=== Section Start ===
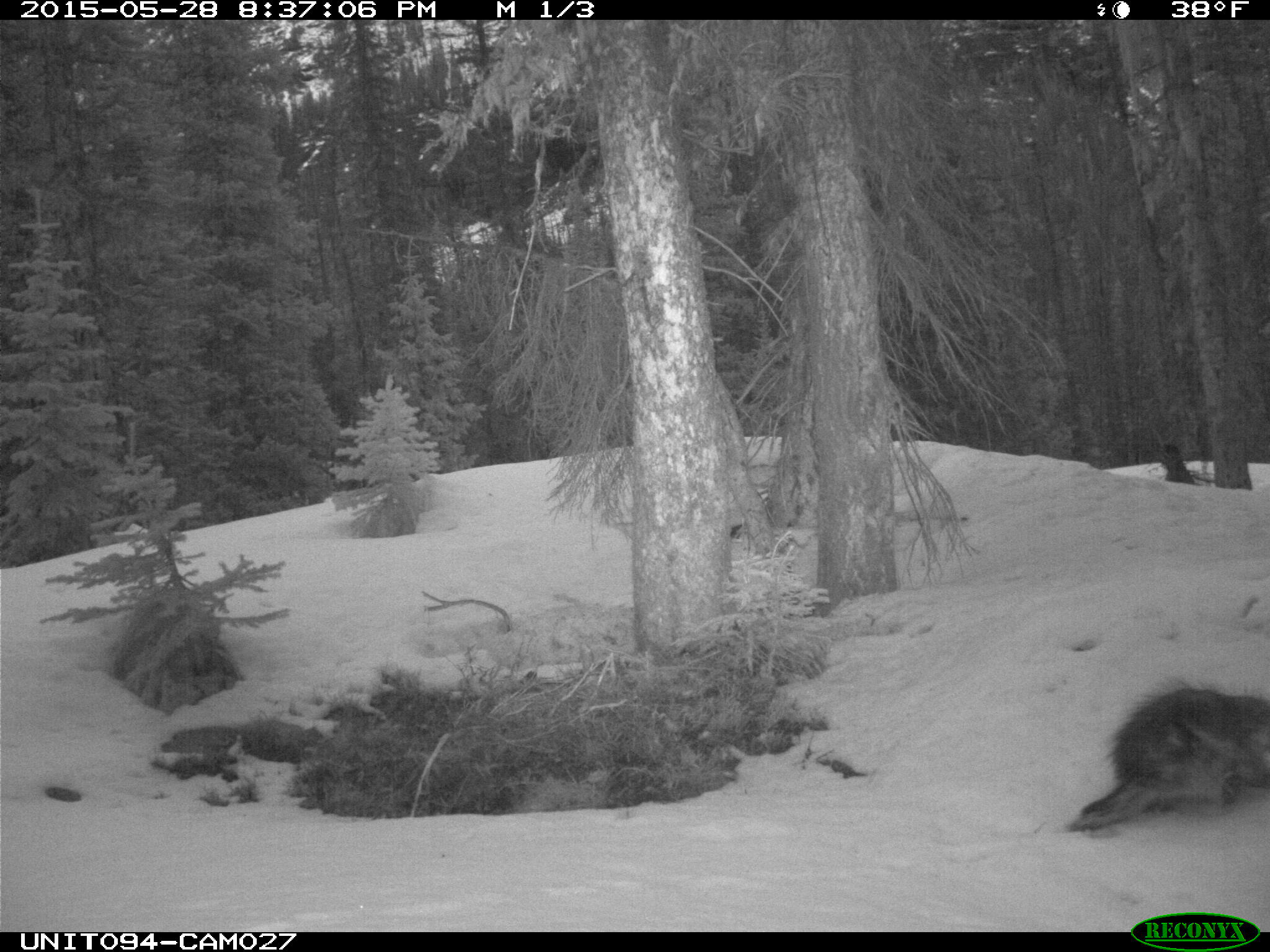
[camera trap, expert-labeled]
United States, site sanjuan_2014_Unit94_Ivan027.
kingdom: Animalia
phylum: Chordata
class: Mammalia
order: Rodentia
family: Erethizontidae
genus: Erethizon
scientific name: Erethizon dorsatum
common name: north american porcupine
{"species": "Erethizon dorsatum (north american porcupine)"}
=== Section End ===
### TASK TO COMPLETE:
Give back each entry exactly as it appears. Leave pictures out.

### PROBLEM SOLUTION:
[camera trap, expert-labeled]
United States, site sanjuan_2014_Unit94_Ivan027.
kingdom: Animalia
phylum: Chordata
class: Mammalia
order: Rodentia
family: Erethizontidae
genus: Erethizon
scientific name: Erethizon dorsatum
common name: north american porcupine
{"species": "Erethizon dorsatum (north american porcupine)"}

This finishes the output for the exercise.